* _Exercise aim_:
Where a line in the listing contains the string "государственных", copy that line out.

* _Given entries_:
-=-=-=-=-

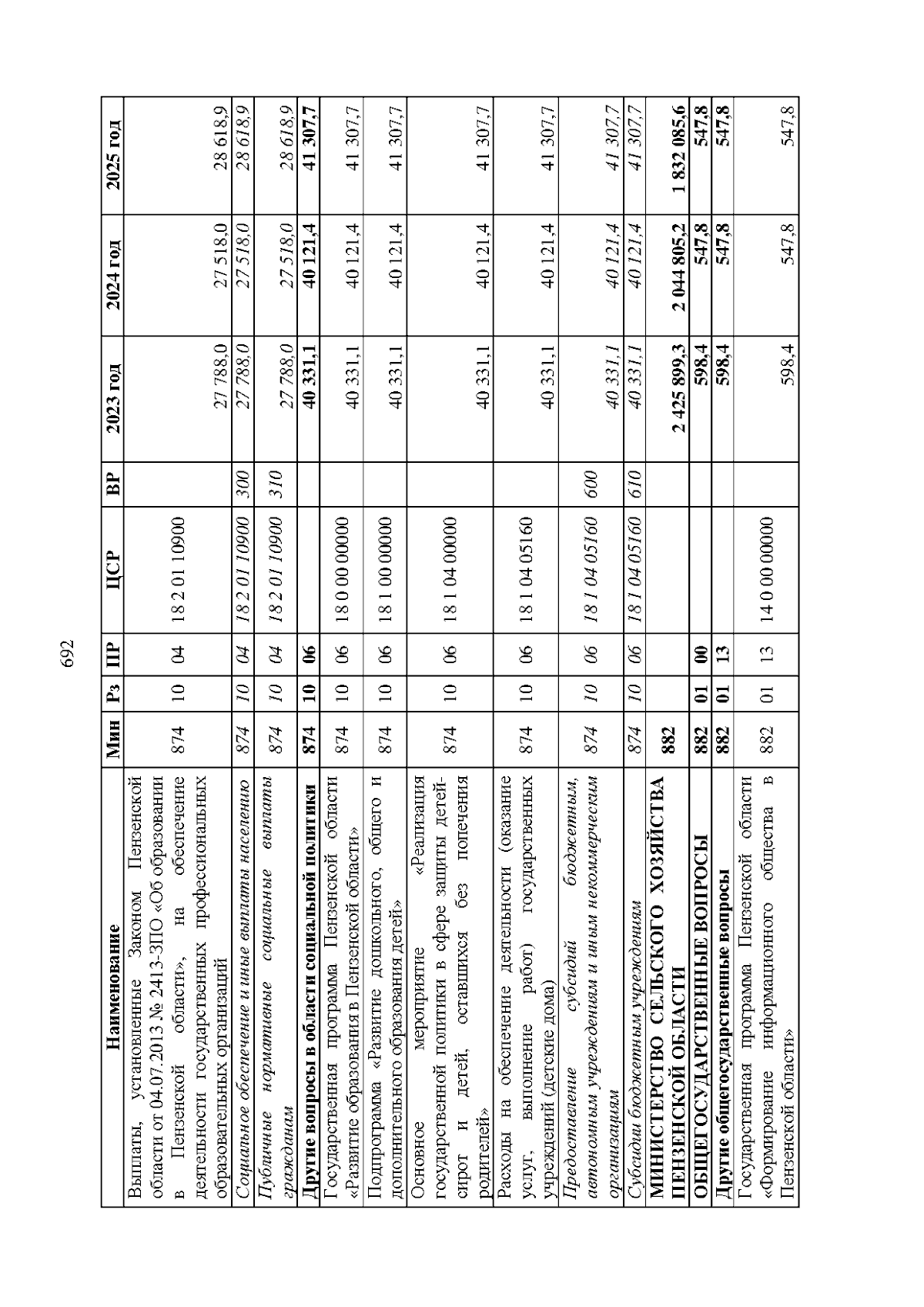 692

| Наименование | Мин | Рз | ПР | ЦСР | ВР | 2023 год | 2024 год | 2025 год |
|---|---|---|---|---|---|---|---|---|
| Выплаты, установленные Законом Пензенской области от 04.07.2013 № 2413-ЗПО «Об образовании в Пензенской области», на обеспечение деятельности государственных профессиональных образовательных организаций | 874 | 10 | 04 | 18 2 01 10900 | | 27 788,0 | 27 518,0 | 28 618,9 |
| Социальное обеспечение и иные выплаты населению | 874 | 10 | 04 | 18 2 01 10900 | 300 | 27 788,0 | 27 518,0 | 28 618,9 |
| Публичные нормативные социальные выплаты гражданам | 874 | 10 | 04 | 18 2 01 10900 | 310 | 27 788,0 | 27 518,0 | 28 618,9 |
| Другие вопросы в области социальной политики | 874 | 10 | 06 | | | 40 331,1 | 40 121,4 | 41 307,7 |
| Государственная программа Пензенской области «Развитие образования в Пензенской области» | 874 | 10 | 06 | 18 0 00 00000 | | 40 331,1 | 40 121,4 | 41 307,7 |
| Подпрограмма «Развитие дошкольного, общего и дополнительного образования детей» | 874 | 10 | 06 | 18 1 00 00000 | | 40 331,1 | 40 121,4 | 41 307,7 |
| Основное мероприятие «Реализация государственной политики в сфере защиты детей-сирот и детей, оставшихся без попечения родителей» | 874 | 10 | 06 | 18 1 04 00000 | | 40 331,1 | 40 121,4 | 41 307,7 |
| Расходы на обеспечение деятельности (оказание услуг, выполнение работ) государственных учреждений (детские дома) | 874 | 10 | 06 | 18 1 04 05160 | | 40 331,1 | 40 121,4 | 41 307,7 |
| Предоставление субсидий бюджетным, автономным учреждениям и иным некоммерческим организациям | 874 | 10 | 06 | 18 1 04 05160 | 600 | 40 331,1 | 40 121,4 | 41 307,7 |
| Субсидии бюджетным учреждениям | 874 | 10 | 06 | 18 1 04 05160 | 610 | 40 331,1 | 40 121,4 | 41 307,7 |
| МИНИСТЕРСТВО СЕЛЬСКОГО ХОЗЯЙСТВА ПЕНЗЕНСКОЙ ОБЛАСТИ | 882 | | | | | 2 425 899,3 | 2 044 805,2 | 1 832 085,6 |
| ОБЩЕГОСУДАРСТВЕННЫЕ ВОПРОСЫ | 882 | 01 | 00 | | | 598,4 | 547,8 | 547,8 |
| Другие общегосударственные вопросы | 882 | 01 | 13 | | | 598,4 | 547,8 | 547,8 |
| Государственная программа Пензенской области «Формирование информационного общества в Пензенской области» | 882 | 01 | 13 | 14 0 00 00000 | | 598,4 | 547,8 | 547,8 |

-=-=-=-=-

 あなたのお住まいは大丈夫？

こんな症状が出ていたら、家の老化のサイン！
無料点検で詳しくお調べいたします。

-=-=-=-=-

* _Response to the task_:
| Выплаты, установленные Законом Пензенской области от 04.07.2013 № 2413-ЗПО «Об образовании в Пензенской области», на обеспечение деятельности государственных профессиональных образовательных организаций | 874 | 10 | 04 | 18 2 01 10900 | | 27 788,0 | 27 518,0 | 28 618,9 |
| Расходы на обеспечение деятельности (оказание услуг, выполнение работ) государственных учреждений (детские дома) | 874 | 10 | 06 | 18 1 04 05160 | | 40 331,1 | 40 121,4 | 41 307,7 |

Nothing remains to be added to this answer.